団塊世代は入社時から大量の同期がいて、縦のヒエラルキーもがっちりと固まっていました。縦にも横にも自分のポジションがよく見えたし、高度成長下なので個と個の連携を取らなくても食べていけた。
 要するに上から与えられた仕事をこなせばよかったのです。
 上意下達が習慣づけられて、自分と同じやり方を下に押しつけてきた。

 それで成功してきたわけです」



 そんな団塊世代の大量リタイアを3年後に控えた今、改革派と抵抗勢力のせめぎ合いが企業社会で起きている。

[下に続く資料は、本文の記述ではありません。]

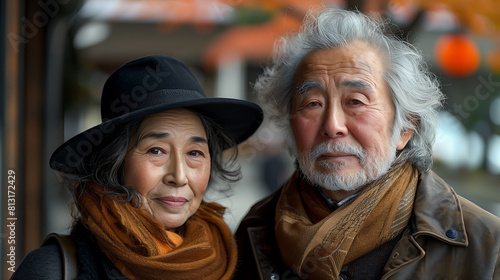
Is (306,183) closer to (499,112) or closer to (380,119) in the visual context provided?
(380,119)

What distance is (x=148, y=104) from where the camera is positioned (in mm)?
1962

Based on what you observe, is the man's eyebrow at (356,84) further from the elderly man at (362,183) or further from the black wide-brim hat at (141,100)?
the black wide-brim hat at (141,100)

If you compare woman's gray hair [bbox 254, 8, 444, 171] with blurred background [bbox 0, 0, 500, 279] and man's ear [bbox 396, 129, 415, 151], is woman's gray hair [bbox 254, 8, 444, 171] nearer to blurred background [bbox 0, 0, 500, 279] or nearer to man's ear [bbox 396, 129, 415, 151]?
man's ear [bbox 396, 129, 415, 151]

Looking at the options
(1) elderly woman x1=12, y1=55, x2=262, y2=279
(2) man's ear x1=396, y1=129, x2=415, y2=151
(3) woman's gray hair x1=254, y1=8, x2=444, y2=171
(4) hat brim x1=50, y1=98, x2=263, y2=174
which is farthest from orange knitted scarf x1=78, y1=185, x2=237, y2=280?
(2) man's ear x1=396, y1=129, x2=415, y2=151

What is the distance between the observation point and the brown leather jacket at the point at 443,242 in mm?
1780

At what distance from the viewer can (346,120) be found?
2.08m

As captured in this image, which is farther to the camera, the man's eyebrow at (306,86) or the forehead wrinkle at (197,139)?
the man's eyebrow at (306,86)

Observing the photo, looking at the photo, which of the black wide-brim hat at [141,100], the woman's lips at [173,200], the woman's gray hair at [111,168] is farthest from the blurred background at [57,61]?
the woman's lips at [173,200]

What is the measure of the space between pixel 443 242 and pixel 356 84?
0.74 m

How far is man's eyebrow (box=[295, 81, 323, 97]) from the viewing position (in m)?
2.15

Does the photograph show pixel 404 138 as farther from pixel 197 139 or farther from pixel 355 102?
pixel 197 139

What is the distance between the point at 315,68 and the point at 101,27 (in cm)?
831

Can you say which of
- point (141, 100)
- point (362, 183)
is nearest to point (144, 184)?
point (141, 100)

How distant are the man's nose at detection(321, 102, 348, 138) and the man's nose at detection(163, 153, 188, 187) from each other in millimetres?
632
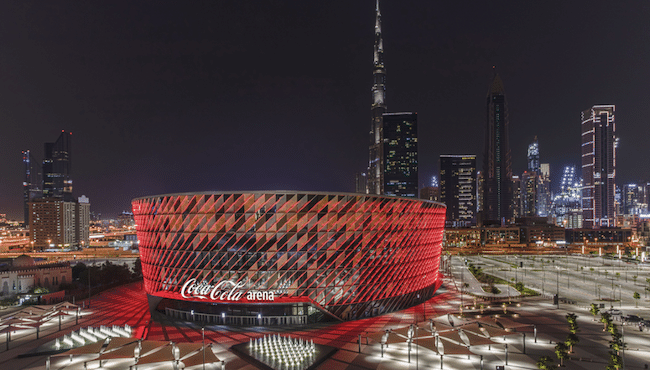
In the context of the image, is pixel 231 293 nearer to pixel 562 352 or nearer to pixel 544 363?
pixel 544 363

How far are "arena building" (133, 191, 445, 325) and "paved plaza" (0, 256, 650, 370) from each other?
10.6 feet

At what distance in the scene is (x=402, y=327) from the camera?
58.1 metres

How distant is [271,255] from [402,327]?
22.4m

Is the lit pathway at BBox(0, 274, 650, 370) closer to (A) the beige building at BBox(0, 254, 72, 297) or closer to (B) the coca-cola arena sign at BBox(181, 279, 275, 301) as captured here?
(B) the coca-cola arena sign at BBox(181, 279, 275, 301)

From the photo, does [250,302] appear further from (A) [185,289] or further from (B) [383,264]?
(B) [383,264]

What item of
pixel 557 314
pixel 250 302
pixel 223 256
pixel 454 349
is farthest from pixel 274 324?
pixel 557 314

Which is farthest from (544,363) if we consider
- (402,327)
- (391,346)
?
(402,327)

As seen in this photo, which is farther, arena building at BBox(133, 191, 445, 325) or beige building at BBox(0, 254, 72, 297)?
beige building at BBox(0, 254, 72, 297)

「多くの団塊層の本音は、会社の改革なんてどうでもいいのです。
 それよりも関心事は、定年後をどう生きるかに移っています。
 もうカウントダウンが始まっているわけですから。

 そこで大事なのは、彼らに改革を背負わせようとしないこと。
 その代わりに、私は具体策として提案したいことがあります。
 それは部下の話を聴くように促すこと。
 それだけで部下の意気は上がり解決に向かう意欲が出ます。

 そのために会社がやることは、団塊世代に聴く力を養う再教育を実施することです。
 つまりリーダーとして期待するのではなく、抵抗勢力として敵対視するのでもない。
 団塊世代のリタイア後も見据えた再教育を通じて、改革を担う人々とつなげていけばいい」

 対立の構図を協働関係に変えていく流れは、著作の中でも描かれている。そんなことが可能なのか?と思う人もいるだろうが、それを誰よりも必要としているのは、当の団塊層であることを忘れてはならない。

 染みついた価値観から抜け出して、新しいステージで第2のスタートを切る瞬間が否応無しに訪れるからだ。